Good Neighbor Campaigns / Right-to-Know

Petcoke piles gone, but another dangerous pollutant discovered in the air

An aerial view Feb. 17, 2017, shows industry along the Calumet River in Chicago, including the S.H. Bell storage facility, in foreground at lower left, along the east side of the river. (Chris Walker / Chicago Tribune)

CHICAGO — “Dusty mounds of petroleum coke are gone from Chicago, but federal and city officials discovered a potentially more dangerous type of pollution while investigating the black piles that once towered above the East Side neighborhood.

Air monitors posted around two storage terminals on the Calumet River during 2014 and 2015 detected alarming levels of manganese, a heavy metal used in steelmaking that can permanently damage the nervous system and trigger learning difficulties, memory loss and anxiety.
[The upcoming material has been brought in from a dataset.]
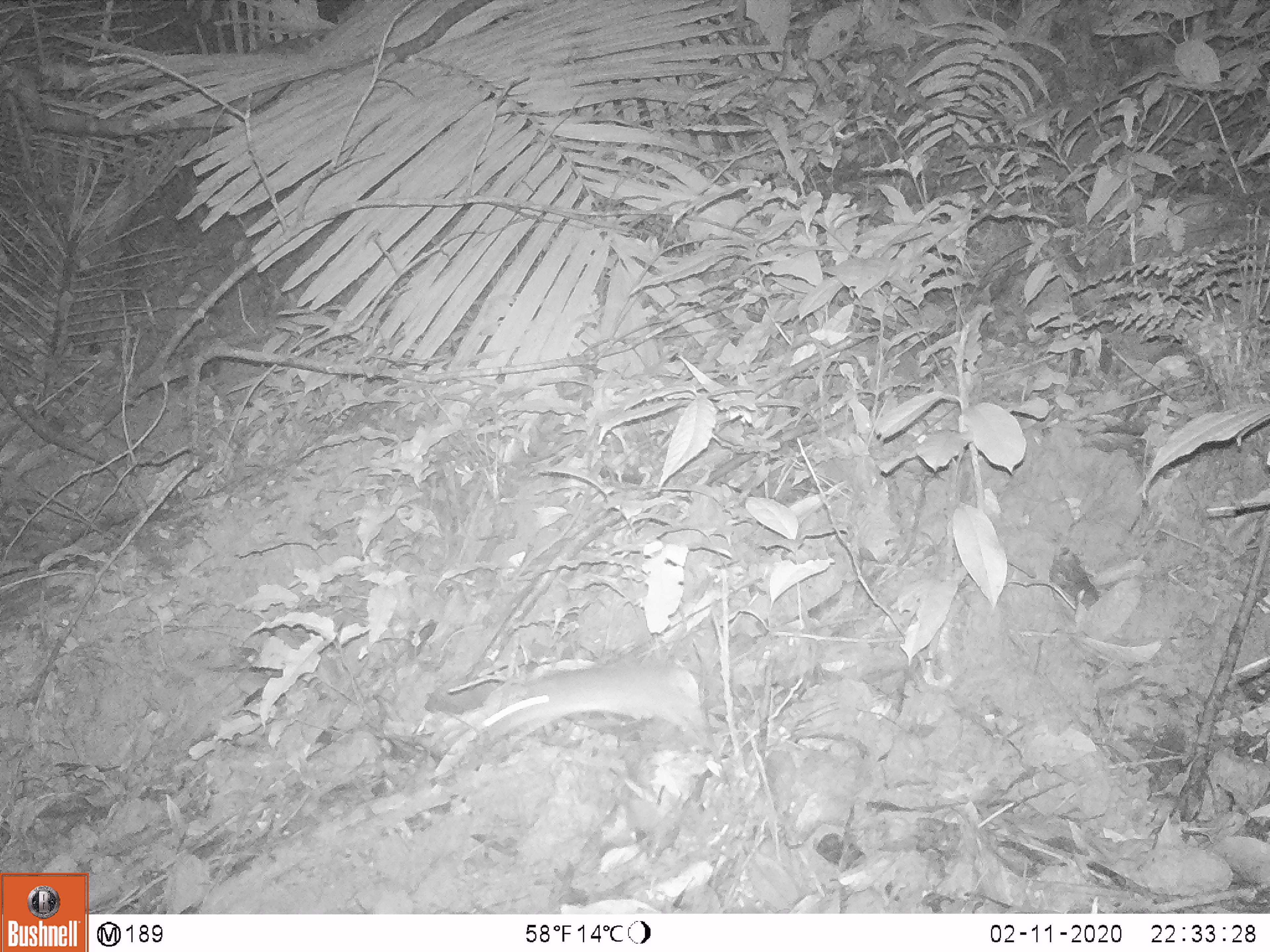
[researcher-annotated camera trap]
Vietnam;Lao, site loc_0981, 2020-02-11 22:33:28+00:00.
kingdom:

Investigators have an educated guess about which company is responsible for the pollution. Yet their efforts to pinpoint the culprit and crack down on its emissions have been thwarted for nearly three years.

The chief suspect, S.H. Bell Co., a Pittsburgh-based firm that stockpiles manganese and other materials near the former petcoke sites, has repeatedly ignored city regulations adopted in 2014 that require bulk storage operators to install air pollution monitors around the perimeter of their properties. The company also spurned a U.S. Environmental Protection Agency request for monitoring equipment, prompting the EPA to sue S.H. Bell in federal court last year.”